EXERCISE INSTRUCTIONS
When you reproduce the entries below, keep each one exact and drop any pictures.
------ SUPPLIED ENTRIES ------
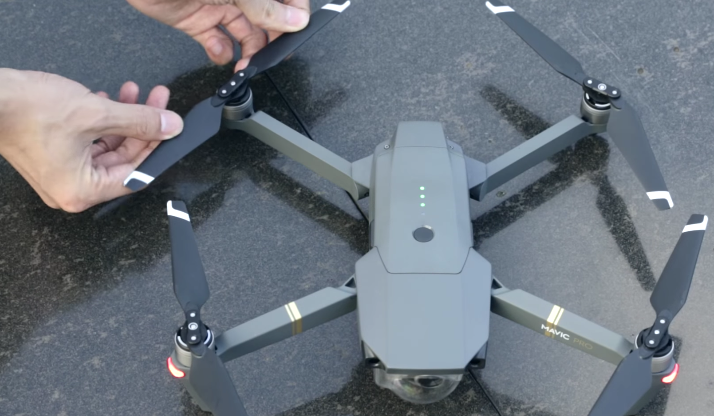 Mavic PRO(マビック プロ)|ドローンフライト前のチェック事項を解説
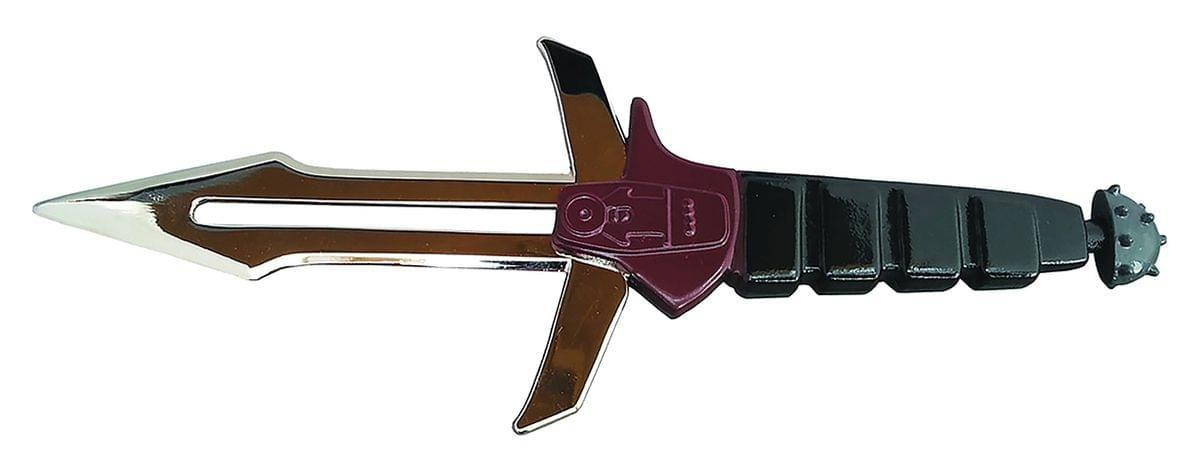 Star Trek Klingon D'K Tahg 8-Inch Metal Letter Opener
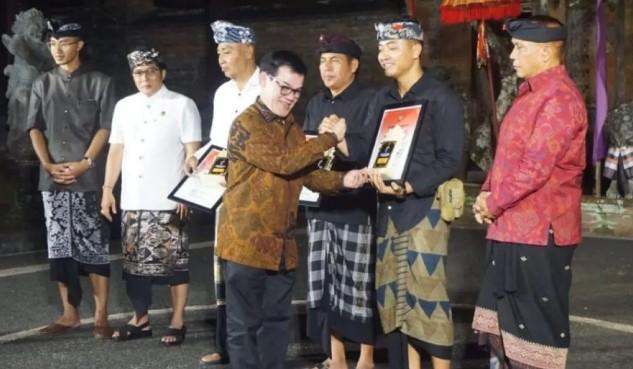 Kemenpora Bentuk Calon Pemimpin Masa Depan Lewat Program Pertukaran Pemuda Antarprovinsi di Bali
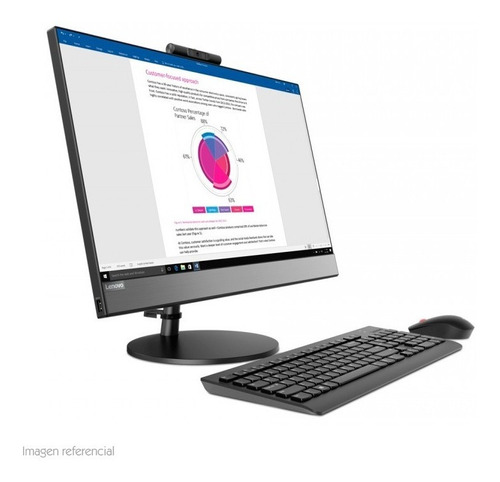 Computador Todo En Uno Lenovo Ci7 Ram 8gb 1tb Windows 10 Pro
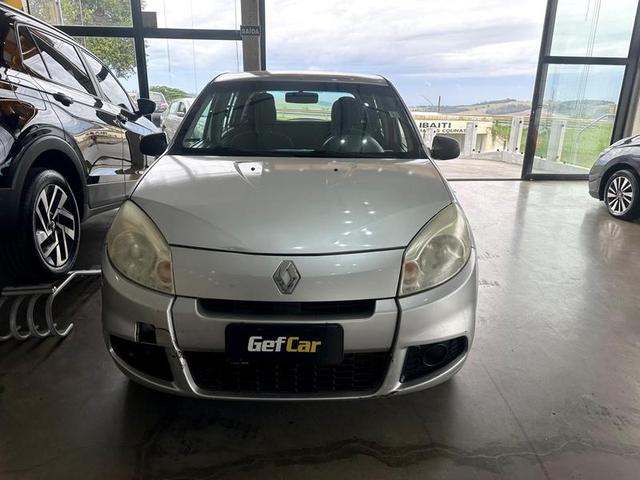 RENAULT SANDERO AUT1016V 2012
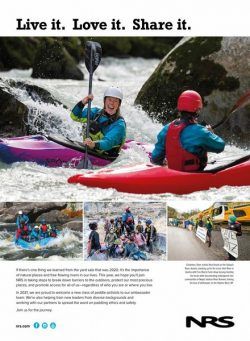 Kayak Session Magazine – May 2021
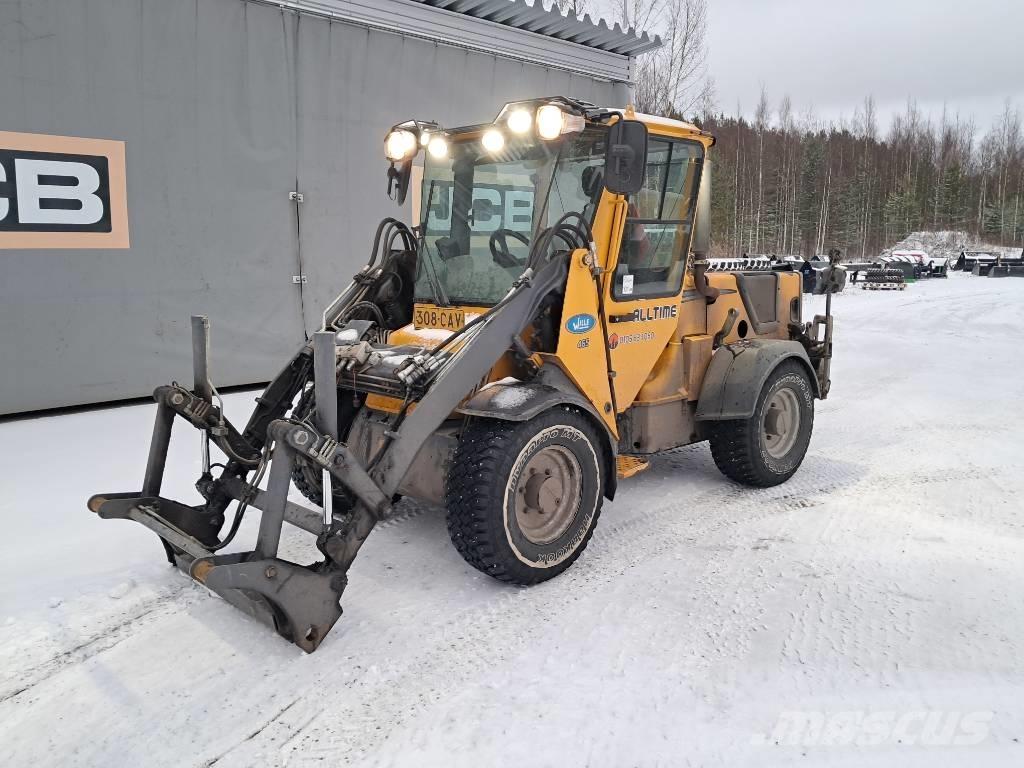 Wille 465 Groundcare - Others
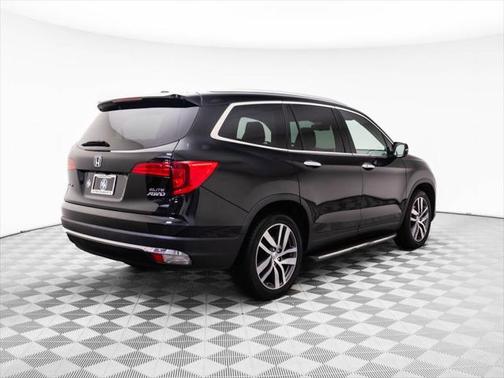 2016 Honda Pilot Elite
------
SOLUTION BELOW
 Mavic PRO(マビック プロ)|ドローンフライト前のチェック事項を解説
 Star Trek Klingon D'K Tahg 8-Inch Metal Letter Opener
 Kemenpora Bentuk Calon Pemimpin Masa Depan Lewat Program Pertukaran Pemuda Antarprovinsi di Bali
 Computador Todo En Uno Lenovo Ci7 Ram 8gb 1tb Windows 10 Pro
 RENAULT SANDERO AUT1016V 2012
 Kayak Session Magazine – May 2021
 Wille 465 Groundcare - Others
 2016 Honda Pilot Elite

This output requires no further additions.